Simon Finn - Pass The Distance (1970)
“I could wait forever
Yes my love—forever
If I was not afraid
Bet your cold perfection
Causes my erection
To drift into the shade
So I’ll stand here waiting
By the murky river
‘till I can face you again”
Non è un caso che David Tibet nel 1995, dopo aver ascoltato un bootleg di questo capolavoro di Simon Finn abbia deciso di incontrarlo e di ristampare il disco nel 2004 per la sua etichetta Durtro Jnana Records dopo più di 30 anni dalla sua prima pubblicazione.
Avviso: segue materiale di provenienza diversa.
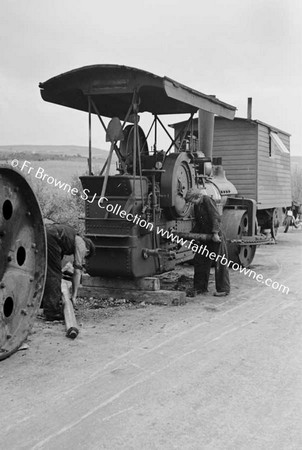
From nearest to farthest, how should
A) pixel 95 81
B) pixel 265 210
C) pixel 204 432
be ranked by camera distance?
pixel 204 432, pixel 95 81, pixel 265 210

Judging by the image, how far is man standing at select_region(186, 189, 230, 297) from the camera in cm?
830

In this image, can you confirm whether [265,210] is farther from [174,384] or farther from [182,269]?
[174,384]

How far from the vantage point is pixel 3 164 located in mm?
4684

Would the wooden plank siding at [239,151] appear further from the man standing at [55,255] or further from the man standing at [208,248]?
the man standing at [55,255]

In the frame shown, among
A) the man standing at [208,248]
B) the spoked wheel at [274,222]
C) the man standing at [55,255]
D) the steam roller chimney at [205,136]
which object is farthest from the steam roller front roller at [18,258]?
the spoked wheel at [274,222]

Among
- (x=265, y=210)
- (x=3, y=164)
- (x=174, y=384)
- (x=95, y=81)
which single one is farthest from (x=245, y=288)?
(x=265, y=210)

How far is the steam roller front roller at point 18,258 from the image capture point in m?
4.93

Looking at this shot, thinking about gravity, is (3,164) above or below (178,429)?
above

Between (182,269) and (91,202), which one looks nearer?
(91,202)

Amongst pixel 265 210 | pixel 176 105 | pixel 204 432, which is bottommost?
pixel 204 432

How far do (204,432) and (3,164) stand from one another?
101 inches

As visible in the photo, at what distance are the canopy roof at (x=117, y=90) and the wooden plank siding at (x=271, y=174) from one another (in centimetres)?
569

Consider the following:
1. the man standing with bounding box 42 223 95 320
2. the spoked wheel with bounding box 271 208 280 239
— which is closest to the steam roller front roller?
the man standing with bounding box 42 223 95 320

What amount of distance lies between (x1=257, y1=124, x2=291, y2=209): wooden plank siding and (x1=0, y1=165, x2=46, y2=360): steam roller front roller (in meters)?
9.47
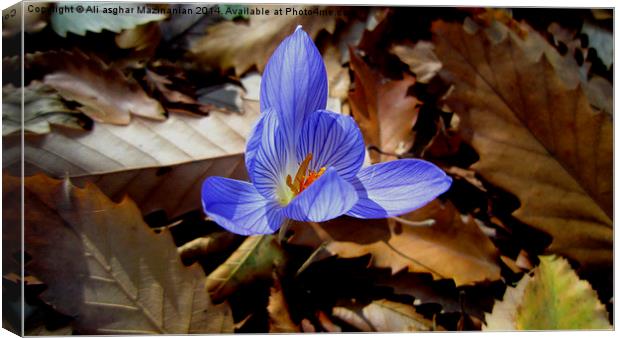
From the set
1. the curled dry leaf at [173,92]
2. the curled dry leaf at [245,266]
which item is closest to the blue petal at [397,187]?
the curled dry leaf at [245,266]

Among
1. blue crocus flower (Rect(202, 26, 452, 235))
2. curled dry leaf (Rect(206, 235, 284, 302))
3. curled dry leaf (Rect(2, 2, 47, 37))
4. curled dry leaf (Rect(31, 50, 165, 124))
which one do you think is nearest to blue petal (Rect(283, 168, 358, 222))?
blue crocus flower (Rect(202, 26, 452, 235))

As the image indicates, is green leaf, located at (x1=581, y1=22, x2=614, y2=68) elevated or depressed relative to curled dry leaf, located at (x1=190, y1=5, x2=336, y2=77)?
depressed

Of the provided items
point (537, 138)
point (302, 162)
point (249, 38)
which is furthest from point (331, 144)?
point (537, 138)

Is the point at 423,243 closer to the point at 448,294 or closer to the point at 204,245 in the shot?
the point at 448,294

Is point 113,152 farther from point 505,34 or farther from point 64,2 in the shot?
point 505,34

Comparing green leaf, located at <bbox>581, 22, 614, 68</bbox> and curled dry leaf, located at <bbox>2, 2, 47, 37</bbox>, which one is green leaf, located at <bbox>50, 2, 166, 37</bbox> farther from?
green leaf, located at <bbox>581, 22, 614, 68</bbox>

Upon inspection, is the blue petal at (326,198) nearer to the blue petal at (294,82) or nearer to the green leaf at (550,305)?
the blue petal at (294,82)
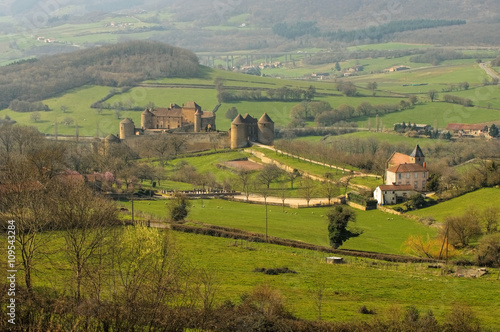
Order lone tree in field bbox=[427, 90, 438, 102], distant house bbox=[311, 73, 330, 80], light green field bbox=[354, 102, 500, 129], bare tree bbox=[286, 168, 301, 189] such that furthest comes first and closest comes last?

L'album ebbe la sfortuna di uscire con una copertina naif troppo simile alla réclame di una famosa marca di scarpe degli anni '50-'60. Questa strana somiglianza provocò delle dispute legali che portarono al ritiro prematuro del disco dagli scaffali dei negozi e di conseguenza cadde nel più assoluto oblio.
Qui dentro c'è il folk acido e psichedelico dei Comus, ma al posto dei cori ci sono slide guitars e flauti, e le percussioni sbilenche somigliano a dei suoni gutturali che accompagnano a tempi alterni il canto sempre cupo e straziante di Finn.
Jerusalem è un urlo disperato, un climax di angoscia e tormento interiore.
Gesù è un bravo ragazzo che vive di vino e fichi, fa il suo ingresso a Gerusalemme in sella ad un asino malandato e zoppo, e nessuno avrebbe mai potuto immaginare che duemila anni dopo duecento milioni di ipocriti si sarebbero arrogati il diritto di lodare il suo nome.